Historically, emission standards for diesel engines and vehicles have lagged behind those for gasoline engines and vehicles and were not truly a viable option until 2006 when ultra-low-sulfur diesel fuel became widely available. In 2000, EPA adopted a comprehensive national program to both regulate onroad heavy-duty diesel vehicles and their fuel, beginning with model year 2007. This rule reduced emissions from onroad heavy-duty diesel vehicles by 90 percent. In 2011, EPA and the U.S. Department of Transportation (DOT) collaborated on the first-ever regulations to reduce greenhouse gas emissions from and increase the fuel economy of medium- and heavy-duty trucks and buses. This federal program applies to tractor-trailer combination trucks, heavy-duty pickup trucks and vans, buses and refuse and utility trucks beginning with the 2014 model year. EPA estimates it will reduce carbon dioxide by about 270 million metric tons and save about 530 million barrels of oil over the life of model year 2014 through 2018 vehicles. In February 2014, President Obama directed EPA and DOT “to explore further opportunities for fuel consumption and emissions reductions beyond the model year 2018 timeframe” and to develop and issue, by March 2016, the next phase of fuel efficiency and GHG emission standards for medium- and heavy-duty vehicles. EPA and DOT's National Highway Traffic Safety Administration (NHTSA) issued a joint proposal, Greenhouse Gas and Fuel Efficiency Standards for Medium- and Heavy-Duty Engines and Vehicles - Phase 2, on July 13, 2015. Public hearings on this proposal were held on August 5, 11 and 18, 2015; public comments were accepted through September 2015. EPA and NHTSA also issued a Notice of Data Availability (NODA) related to the Phase 2 rule on March 2, 2016 and accepted public comments until April 1, 2016.

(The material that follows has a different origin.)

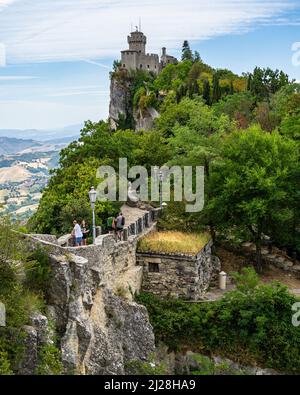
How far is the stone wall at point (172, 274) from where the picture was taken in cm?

It is significant to note that, with good maintenance and engine rebuilding, many diesel engines last up to one million miles allowing older, dirtier engines to remain on the road for 15 to 30 more years. Therefore, various policies and practices have been put in place to ensure that diesel engines currently in use are maintained at the lowest emission levels possible and do not emit excessive smoke. Such programs include ones to retrofit diesel engines with emission control devices (e.g., diesel oxidation catalysts, diesel particulate filters and selective catalytic reduction), reduce diesel engine idling and require compliance with opacity limits.